Record extracts section start
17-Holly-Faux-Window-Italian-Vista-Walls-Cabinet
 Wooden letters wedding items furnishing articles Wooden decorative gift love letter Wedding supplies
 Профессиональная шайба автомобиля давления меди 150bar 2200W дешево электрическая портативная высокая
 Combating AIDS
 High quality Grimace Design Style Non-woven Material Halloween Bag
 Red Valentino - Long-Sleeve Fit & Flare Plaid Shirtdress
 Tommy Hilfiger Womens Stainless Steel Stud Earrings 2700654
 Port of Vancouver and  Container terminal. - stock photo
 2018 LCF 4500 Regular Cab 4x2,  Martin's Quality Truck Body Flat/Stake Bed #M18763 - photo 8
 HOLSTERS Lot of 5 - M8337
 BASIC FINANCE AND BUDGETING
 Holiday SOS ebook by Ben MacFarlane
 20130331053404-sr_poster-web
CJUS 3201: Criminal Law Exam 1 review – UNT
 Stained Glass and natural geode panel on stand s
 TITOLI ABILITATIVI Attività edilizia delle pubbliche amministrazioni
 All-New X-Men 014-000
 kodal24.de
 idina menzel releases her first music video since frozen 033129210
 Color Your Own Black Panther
Record extracts section end
Task brief:
From the first line above through the line that contains "High quality Grimace", quote each line exactly. Output nothing more.

Task answer:
17-Holly-Faux-Window-Italian-Vista-Walls-Cabinet
 Wooden letters wedding items furnishing articles Wooden decorative gift love letter Wedding supplies
 Профессиональная шайба автомобиля давления меди 150bar 2200W дешево электрическая портативная высокая
 Combating AIDS
 High quality Grimace Design Style Non-woven Material Halloween Bag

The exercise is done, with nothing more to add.